• [STATED EXERCISE 1]: Format the rows as a numbered list, from the line containing "Among the items" through the last line of the rows, leaving out blank lines.

─── TEXT TO READ ───

Wednesday, July 12, 2006

Concerning the drive for 5 on council -- from 9

We need people to write laws. Those people should be on city council. Then we need managers. They should be in the Mayor's Administration. Then we need journalist watchdogs. They should work at various places with editors who can see the big picture. Finally, we'll need voters to hire the right people for the right jobs.

Recently, our city council has been doing to much work for individual constituents. This happens because the Mayor's office has been kissing but with PNC, gambling, and the Rooneys -- All Stars, etc.

Then we have overlords who are out to lunch and bailouts that are worthless. The whole system is a mess.

My hope is that a cut to five on council will work to make council do only what it should -- and not be the mayor's complaint center (which all got the ax).

8 comments:

Anonymous said...

A dip to 5 wouldn't do anything but hurt the city, the council at 9 gives people better representation and better attention. The savings wouldn't even be that big if you cut it back. The savings wouldn't be worth it.

Mark Rauterkus said...

That's my point. You missed it. PEOPLE and giving PEOPLE attention is NOT the real role of city council. Council is there to write laws. Laws are not written for individual people.

If you want better attention -- get less on council and give more to the mayor's office. The mayor's office is where people should get their attention and where management gets done.

If you really want to keep hurting the city -- have every which person do every which job and the real duties don't get done and the city crumbles further.

Anonymous said...

You make a good point. So much of what council and there staff due is case work type stuff that they generate because they go out looking for complaints that they can then take credit for rectifying. It is all work that should be done by the administration.

Maria said...

Laws do not get written in a vacuum, and it's easier for one person to know a good deal about one chunk of the city than for one person to know all about the entire city. People often go to their state legislature instead of directly to the governor or to their congressperson instead of to the president. That's representative government.

That said, City Council is under more duress because the mayor's service center was shut down. I don't see how reducing the size of council will ameliorate that.

Mark Rauterkus said...

Of course laws don't get written in a vacume. And, five is not a vacume.

It is easier to write a great law with five than to do so with nine.

It is much easier to do a good job with crafting legislation among those who are focused on crafting legislation than to do so with a bunch of people who are scratching the backs of individuals.

You could put a roomful of monkeys before typewriters and not get them to ever write a line of Shakespeare.

Of course the folks on council are under more strain from the citizens now that the Mayor's Service Center closed.

By all means, we are on a bad downward trail of many wrongs following many others. So, to reverse the course, we've got to do a lot.

So, if you cut out four on council and shift them and their aids (an additional 2 or more each) (total > 12) into the mayor's complaint center -- we'd have a win/win. Better service to the citizens and better legislation too.

Anonymous said...

This is going to go against the grain of the thread, but perhaps more representation is the solution?

Make more representation, BUT, reduce the salary/benefits of the position. Involve people in government that want to be there for more than just the gravy train (that's how I see it) of being an elected official here in Pittsburgh.

─── DATA EXTRACT ───

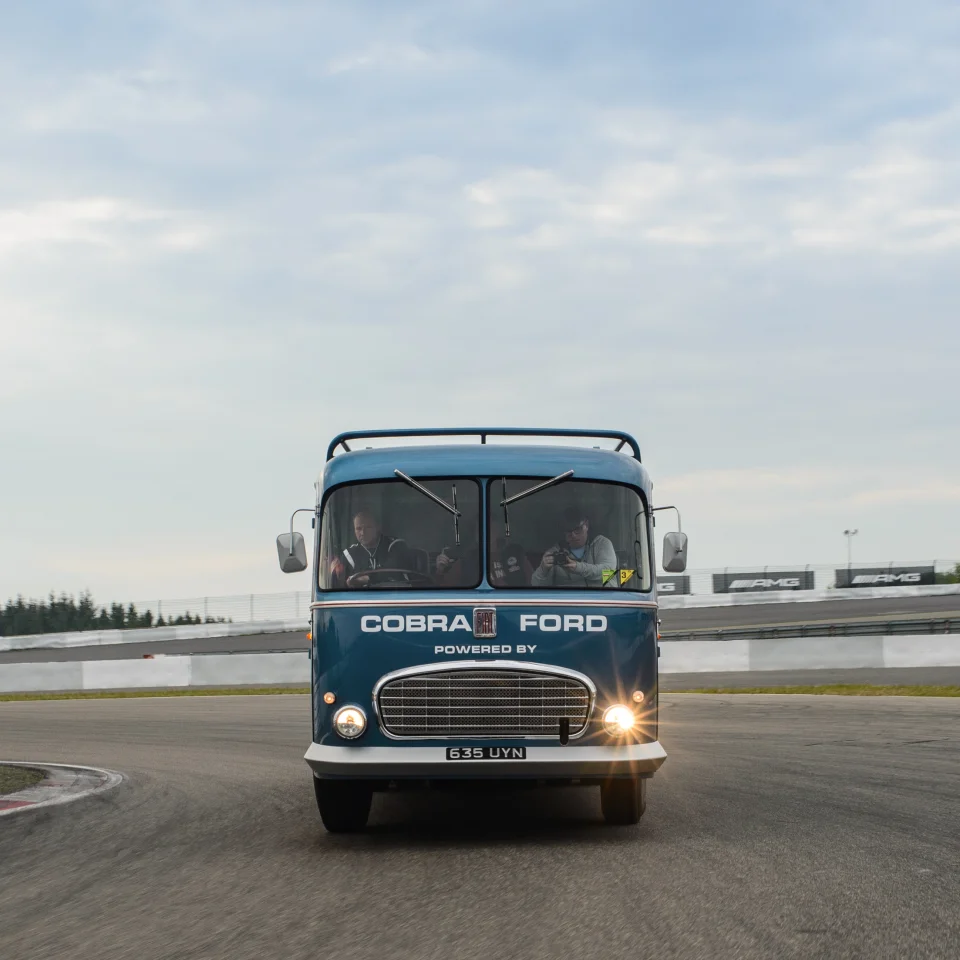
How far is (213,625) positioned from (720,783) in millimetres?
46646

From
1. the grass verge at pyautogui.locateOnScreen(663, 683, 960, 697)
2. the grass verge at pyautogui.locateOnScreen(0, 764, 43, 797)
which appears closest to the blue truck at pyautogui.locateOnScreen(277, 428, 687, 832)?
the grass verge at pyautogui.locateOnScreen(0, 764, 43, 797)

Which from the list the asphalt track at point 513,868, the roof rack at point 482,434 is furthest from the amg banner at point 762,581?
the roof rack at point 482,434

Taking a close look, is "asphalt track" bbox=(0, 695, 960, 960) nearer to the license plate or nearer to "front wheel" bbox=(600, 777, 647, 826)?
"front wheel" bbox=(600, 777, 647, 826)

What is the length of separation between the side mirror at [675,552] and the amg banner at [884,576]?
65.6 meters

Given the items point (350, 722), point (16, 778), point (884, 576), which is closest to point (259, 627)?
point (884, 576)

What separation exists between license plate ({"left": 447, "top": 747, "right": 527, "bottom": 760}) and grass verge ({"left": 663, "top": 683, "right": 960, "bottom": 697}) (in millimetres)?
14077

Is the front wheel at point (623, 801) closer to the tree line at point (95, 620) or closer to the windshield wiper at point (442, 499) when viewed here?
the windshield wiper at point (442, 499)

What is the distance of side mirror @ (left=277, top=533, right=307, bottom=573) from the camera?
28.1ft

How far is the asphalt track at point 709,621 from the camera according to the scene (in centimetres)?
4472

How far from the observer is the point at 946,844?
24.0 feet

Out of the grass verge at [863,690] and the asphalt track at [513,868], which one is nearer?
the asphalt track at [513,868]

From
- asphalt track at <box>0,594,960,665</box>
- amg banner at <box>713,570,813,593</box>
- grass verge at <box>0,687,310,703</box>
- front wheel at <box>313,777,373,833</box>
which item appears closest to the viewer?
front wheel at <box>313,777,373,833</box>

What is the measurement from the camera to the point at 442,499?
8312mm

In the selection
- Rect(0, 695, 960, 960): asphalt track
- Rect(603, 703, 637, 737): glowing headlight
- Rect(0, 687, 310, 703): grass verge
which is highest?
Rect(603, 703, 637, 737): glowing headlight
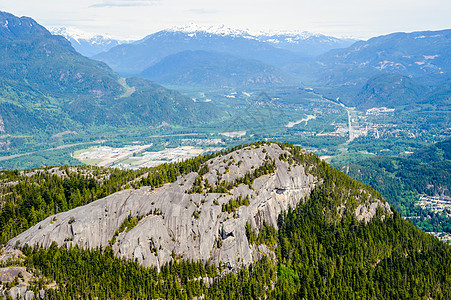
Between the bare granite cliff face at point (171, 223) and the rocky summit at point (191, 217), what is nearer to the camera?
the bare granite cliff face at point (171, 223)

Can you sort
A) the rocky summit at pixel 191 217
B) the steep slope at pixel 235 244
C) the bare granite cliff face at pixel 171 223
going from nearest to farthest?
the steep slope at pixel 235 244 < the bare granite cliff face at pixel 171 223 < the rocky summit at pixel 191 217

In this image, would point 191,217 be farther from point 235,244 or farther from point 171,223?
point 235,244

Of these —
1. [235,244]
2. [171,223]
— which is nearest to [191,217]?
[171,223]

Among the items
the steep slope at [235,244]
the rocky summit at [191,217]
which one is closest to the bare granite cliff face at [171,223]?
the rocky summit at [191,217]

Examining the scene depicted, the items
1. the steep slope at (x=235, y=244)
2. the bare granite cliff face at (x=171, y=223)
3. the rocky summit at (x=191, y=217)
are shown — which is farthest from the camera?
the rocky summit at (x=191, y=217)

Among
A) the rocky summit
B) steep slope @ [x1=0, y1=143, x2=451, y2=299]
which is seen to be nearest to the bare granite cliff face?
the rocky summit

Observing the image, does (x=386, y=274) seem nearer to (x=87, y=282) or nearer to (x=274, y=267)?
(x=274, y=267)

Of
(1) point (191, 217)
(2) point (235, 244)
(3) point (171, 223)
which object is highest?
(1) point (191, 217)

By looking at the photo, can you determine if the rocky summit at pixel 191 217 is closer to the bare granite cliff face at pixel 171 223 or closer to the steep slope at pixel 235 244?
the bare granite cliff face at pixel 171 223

───

• [STATED EXERCISE 2]: From the post about cutting city council to five members, copy the passage from "We need people" to "got the ax).".

• [WRITTEN SOLUTION 1]:
1. Among the items
2. the steep slope at [235,244]
3. the rocky summit at [191,217]
4. which one is closest to the bare granite cliff face at [171,223]?
5. the rocky summit at [191,217]
6. Examining the scene depicted, the items
7. 1. the steep slope at (x=235, y=244)
8. 2. the bare granite cliff face at (x=171, y=223)
9. 3. the rocky summit at (x=191, y=217)
10. are shown — which is farthest from the camera?
11. the rocky summit at (x=191, y=217)
12. Among
13. A) the rocky summit
14. B) steep slope @ [x1=0, y1=143, x2=451, y2=299]
15. which is seen to be nearest to the bare granite cliff face?
16. the rocky summit
17. Observing the image, does (x=386, y=274) seem nearer to (x=87, y=282) or nearer to (x=274, y=267)?
18. (x=274, y=267)
19. Of
20. (1) point (191, 217)
21. (2) point (235, 244)
22. (3) point (171, 223)
23. which object is highest?
24. (1) point (191, 217)
25. By looking at the photo, can you determine if the rocky summit at pixel 191 217 is closer to the bare granite cliff face at pixel 171 223 or closer to the steep slope at pixel 235 244?
26. the bare granite cliff face at pixel 171 223

• [WRITTEN SOLUTION 2]:
We need people to write laws. Those people should be on city council. Then we need managers. They should be in the Mayor's Administration. Then we need journalist watchdogs. They should work at various places with editors who can see the big picture. Finally, we'll need voters to hire the right people for the right jobs.

Recently, our city council has been doing to much work for individual constituents. This happens because the Mayor's office has been kissing but with PNC, gambling, and the Rooneys -- All Stars, etc.

Then we have overlords who are out to lunch and bailouts that are worthless. The whole system is a mess.

My hope is that a cut to five on council will work to make council do only what it should -- and not be the mayor's complaint center (which all got the ax).